Тридцать первого декабря Сережка почти весь день был дома. К вечеру он увидел, что мать вытащила из шкафа самовар и пошла его чистить.
«А как он будет гореть? — подумал почему-то Сережка. — Что? Дым будет прямо в комнате?» Войдя в кухню, Сережка все-таки спросил:
— А как, будет гореть самовар?
— Будет… — ответила мать. — А не поспать бы тебе, — заботливо взглянула она на него, — ведь Новый год будем встречать… Да, Сережа… — добавила она уже другим тоном, — ты не будешь возражать, если к нам сегодня придет гость?
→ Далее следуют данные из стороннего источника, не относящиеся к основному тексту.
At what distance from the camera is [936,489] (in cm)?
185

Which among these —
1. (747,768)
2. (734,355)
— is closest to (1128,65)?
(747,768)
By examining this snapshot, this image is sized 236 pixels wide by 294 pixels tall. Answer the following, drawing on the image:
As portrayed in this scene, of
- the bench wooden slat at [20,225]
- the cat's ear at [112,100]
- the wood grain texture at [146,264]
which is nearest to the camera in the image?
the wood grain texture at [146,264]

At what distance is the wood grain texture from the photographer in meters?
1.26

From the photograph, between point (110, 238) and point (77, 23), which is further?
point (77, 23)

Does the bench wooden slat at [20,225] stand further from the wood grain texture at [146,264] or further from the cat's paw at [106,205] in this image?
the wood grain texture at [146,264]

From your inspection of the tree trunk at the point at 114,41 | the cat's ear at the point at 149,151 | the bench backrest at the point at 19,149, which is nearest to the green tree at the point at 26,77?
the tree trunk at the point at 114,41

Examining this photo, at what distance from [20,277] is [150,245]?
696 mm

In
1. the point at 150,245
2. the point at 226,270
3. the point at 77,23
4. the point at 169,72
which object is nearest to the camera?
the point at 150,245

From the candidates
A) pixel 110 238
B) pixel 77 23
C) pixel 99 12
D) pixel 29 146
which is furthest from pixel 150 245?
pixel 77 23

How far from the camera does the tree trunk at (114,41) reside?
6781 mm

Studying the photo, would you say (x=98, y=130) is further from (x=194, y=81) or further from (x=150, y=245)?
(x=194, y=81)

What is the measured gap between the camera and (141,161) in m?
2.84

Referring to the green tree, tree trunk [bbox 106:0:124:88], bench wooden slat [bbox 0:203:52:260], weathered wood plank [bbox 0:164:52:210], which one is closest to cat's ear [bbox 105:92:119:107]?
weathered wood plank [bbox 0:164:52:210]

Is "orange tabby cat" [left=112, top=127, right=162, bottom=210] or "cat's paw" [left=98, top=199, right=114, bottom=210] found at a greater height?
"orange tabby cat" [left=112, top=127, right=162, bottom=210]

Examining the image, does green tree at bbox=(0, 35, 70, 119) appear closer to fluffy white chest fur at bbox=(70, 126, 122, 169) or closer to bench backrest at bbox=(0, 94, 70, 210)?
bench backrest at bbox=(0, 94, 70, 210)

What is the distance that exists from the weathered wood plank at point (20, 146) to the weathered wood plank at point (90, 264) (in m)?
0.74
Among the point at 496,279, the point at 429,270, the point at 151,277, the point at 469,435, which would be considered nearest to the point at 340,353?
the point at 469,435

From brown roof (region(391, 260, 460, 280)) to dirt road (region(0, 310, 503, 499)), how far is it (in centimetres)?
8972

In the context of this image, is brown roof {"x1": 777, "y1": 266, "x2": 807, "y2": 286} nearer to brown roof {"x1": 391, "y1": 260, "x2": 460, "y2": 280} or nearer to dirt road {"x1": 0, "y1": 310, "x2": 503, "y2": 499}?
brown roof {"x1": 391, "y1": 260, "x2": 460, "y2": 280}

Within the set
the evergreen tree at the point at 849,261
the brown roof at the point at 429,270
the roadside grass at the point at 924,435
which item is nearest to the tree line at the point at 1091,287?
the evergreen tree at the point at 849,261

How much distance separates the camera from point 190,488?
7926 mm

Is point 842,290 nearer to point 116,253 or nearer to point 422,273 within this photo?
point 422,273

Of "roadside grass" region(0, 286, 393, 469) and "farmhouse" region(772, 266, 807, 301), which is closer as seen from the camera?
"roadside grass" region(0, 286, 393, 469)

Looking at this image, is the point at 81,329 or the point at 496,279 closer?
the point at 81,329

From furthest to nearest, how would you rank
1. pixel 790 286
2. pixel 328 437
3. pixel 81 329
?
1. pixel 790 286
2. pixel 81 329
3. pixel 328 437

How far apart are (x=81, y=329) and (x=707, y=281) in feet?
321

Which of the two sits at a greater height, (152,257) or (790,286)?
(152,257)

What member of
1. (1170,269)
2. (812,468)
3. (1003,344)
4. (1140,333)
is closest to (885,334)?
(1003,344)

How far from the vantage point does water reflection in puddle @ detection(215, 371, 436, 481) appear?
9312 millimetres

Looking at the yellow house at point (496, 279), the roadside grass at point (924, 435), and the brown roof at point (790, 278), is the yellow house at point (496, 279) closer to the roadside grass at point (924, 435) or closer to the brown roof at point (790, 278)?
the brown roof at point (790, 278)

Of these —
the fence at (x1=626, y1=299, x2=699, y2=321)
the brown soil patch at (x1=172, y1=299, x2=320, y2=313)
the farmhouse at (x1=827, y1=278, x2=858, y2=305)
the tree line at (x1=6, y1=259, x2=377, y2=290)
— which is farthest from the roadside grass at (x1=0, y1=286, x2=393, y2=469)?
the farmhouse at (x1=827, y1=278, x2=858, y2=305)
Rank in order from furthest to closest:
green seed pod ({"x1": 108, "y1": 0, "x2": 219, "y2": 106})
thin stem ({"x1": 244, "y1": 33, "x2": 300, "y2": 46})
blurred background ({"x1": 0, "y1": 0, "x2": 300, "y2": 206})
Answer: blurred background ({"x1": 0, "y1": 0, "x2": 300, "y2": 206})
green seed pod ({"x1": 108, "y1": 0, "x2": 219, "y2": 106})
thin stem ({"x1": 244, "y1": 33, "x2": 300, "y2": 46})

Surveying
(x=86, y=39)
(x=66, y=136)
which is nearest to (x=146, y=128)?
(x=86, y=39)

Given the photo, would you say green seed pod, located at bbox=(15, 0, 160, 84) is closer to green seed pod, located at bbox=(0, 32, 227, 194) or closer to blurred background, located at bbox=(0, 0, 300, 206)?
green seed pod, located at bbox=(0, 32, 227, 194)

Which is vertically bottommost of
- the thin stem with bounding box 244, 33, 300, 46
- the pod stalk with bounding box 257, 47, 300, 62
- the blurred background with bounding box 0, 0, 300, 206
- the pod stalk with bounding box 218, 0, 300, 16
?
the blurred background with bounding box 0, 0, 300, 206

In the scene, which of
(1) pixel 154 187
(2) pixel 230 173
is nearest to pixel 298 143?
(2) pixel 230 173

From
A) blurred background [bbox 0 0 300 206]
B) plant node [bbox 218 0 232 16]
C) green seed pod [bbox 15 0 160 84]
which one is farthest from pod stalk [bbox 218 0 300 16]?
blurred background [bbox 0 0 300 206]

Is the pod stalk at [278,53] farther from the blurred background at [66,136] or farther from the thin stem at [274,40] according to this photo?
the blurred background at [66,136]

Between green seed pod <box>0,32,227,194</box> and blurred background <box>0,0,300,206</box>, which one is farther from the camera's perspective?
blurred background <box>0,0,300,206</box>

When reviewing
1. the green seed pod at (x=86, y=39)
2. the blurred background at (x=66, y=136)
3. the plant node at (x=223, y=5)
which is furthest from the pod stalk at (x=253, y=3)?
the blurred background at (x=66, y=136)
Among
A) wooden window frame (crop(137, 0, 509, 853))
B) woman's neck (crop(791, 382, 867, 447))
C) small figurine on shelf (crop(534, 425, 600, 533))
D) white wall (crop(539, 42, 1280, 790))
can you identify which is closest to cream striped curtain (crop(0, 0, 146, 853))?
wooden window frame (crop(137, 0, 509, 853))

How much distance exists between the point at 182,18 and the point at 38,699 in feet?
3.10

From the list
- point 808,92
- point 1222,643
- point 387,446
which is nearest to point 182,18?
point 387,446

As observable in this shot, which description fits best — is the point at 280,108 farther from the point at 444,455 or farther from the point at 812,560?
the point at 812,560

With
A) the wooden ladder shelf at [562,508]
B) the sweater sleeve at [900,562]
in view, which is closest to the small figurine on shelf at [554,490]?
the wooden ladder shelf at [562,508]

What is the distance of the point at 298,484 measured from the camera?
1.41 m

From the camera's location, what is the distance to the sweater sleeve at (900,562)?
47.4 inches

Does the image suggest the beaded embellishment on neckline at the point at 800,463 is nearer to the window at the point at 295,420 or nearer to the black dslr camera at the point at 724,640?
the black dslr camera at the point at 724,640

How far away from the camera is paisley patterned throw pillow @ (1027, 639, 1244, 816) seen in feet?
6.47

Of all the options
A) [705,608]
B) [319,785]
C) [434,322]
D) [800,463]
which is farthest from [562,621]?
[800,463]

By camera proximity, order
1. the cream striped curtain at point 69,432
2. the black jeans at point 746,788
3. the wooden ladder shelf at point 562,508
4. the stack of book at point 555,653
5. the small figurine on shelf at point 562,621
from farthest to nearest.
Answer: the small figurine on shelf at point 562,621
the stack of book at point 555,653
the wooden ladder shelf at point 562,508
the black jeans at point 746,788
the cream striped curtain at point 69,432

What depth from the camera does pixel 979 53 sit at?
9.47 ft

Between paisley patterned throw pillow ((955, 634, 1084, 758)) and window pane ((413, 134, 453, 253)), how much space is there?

Она первый раз спрашивала у него разрешения, и он насторожился:
— Кто?
— Один дядя.
— А кто он?
— Ну, один военный, вернее, бывший военный, — сказала она и отвернулась. — Он воевал, был ранен. Он хороший человек, добрый, — уже не смотрела Надежда Петровна на Сережку, — очень добрый…
Сережка ни разу не встречал Новый год по-настоящему. Он ни разу не сидел в двенадцать часов за столом и не слушал кремлевских часов, хотя знал, что Новый год встречают именно так. Ему хотелось встретить Новый год по-взрослому, в отличие от большинства своих сверстников, которые, конечно, сегодня в двенадцать часов будут уже спать. Представился на столе самовар, закуски, курица, которую поджарит мать и которая уже несколько дней висит у них за окном. Перед глазами встали стаканы, лафитники. Потом Сережка поменял их в своем воображении на разноцветные рюмки, поставил на столе две тарелки — для матери и для себя. И тут вспомнил, что сегодня у них будет гость. «А где он сядет? — серьезно подумал Сережка. — И почему он сегодня придет к нам?»
Ему не хотелось, чтобы к ним кто-нибудь приходил.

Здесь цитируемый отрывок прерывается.